Gun fight at the Justice Corral

Guns of all sorts provide steady fodder for the courts and this month has been no exception.


For instance, there’s the case of a guy who lost his job after his boss’s son decided to grab a shotgun and use him for target practice.


What are the chances that the erstwhile clay pigeon can recover his lost wages?


And how is it that a divorced father can be liable for injuries caused by his son’s wayward use of a paintball gun when the boy was under the supervision of his mother at the time of the accident?


Shotgun alley


You didn’t want to be in Michael Smithhisler’s shoes on Dec. 27, 2007.
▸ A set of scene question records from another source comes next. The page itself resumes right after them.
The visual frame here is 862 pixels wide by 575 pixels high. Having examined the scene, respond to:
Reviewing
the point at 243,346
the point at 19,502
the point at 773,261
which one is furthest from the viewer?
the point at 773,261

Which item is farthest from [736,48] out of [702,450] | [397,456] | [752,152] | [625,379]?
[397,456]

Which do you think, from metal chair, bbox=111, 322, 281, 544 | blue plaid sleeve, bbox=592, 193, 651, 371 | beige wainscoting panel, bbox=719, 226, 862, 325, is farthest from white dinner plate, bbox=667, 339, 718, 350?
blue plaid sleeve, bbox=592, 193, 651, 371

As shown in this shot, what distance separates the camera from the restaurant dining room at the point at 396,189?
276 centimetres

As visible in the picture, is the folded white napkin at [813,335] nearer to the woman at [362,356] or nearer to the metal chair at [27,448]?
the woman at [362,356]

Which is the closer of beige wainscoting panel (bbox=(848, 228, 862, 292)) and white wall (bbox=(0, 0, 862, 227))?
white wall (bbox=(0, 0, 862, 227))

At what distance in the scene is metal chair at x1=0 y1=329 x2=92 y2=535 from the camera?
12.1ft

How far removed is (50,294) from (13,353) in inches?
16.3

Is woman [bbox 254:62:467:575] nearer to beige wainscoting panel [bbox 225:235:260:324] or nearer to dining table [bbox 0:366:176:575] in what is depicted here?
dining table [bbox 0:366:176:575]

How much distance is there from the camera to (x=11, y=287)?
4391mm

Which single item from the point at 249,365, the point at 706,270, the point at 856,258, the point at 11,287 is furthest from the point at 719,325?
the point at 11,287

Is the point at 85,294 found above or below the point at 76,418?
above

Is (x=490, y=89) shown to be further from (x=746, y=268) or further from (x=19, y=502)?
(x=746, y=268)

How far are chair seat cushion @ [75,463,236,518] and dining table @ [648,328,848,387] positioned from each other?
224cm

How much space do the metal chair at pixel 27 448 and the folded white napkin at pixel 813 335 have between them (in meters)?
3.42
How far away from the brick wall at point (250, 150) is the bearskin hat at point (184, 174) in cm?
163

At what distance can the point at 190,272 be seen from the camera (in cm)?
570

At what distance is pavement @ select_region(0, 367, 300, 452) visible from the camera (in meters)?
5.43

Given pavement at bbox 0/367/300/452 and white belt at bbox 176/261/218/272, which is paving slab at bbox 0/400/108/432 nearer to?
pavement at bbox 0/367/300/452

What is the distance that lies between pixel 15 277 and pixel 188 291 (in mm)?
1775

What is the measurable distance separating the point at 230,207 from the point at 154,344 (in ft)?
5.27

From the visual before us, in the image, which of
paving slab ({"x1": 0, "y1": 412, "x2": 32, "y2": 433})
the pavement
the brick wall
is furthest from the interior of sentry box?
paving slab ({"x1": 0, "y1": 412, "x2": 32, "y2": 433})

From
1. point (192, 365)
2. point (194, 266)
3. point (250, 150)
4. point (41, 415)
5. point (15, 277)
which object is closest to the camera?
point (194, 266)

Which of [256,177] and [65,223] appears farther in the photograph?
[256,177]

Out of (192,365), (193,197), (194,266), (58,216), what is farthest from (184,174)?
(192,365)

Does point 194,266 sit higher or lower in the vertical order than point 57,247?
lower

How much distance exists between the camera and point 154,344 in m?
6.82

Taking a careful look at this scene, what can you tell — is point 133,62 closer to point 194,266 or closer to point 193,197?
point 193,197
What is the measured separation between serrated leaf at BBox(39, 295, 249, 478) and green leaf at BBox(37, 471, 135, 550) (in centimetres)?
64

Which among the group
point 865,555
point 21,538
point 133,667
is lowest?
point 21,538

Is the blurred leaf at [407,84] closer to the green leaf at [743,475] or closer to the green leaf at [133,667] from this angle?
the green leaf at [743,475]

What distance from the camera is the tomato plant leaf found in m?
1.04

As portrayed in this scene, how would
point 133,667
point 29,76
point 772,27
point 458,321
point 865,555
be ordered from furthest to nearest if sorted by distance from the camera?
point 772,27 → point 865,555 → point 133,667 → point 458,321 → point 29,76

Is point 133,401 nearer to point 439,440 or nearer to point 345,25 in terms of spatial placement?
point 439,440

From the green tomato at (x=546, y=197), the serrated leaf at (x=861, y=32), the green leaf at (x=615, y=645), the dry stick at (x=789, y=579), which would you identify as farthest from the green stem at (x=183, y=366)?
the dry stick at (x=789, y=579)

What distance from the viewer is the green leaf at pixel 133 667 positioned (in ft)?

Before that day, Smithhisler was a happy-go-lucky employee of Merrill Wolff at Wolff’s Insulation Service in Grant County, Indiana.


But on Dec. 27 the holiday stress apparently got the better of Doug Wolff — Merrill’s son. Yes, good old Doug grabbed a shotgun and opened fire.


We don’t know the particulars, but we do know it must have been a heck of a day at Wolff’s Insulation.


Fortunately, Doug didn’t hit anyone, but after the gunsmoke cleared Smithhisler called the county sheriff, who arrested Doug for criminal recklessness and disorderly conduct.


Smithhisler’s nerves were understandably shattered so he didn’t return to work for several days. When he did, Merrill told him, “I don’t need you any longer.”


While Smithhisler found another job at a lower wage, Doug pled guilty to criminal recklessness for firing a shotgun in the direction of Smithhisler.


And as part of his sentence, an Indiana judge ordered Doug to pay restitution in the amount of $12,789 to Smithhisler for his lost earnings.


The inherent justice of the restitution order seems clear enough, seeing that Smithhisler has a pretty good argument that he was fired because he had called the police on the boss’s son.


But the Indiana Court of Appeals saw things differently.


The court said that even though Doug’s “actions may have indirectly led to Smithhisler’s termination from Wolff’s Insulation and consequent loss of earnings when comparing his 2007 income to his 2008 income, [the state’s criminal restitution law] requires more than that. Because there is no direct and immediate link, it is simply too attenuated to hold Wolff responsible in a criminal proceeding for his father’s actions in firing Smithhisler.”


The court did offer Smithhisler with a glimmer of hope that he might one day be made whole, suggesting that he may have a civil claim against Merrill and Wolff Insulation. (Wolff v. State)


Paintball gun injury 


As a father, how could Chris Braden not be open to the idea of getting his 14-year-old son Brian a paintball gun?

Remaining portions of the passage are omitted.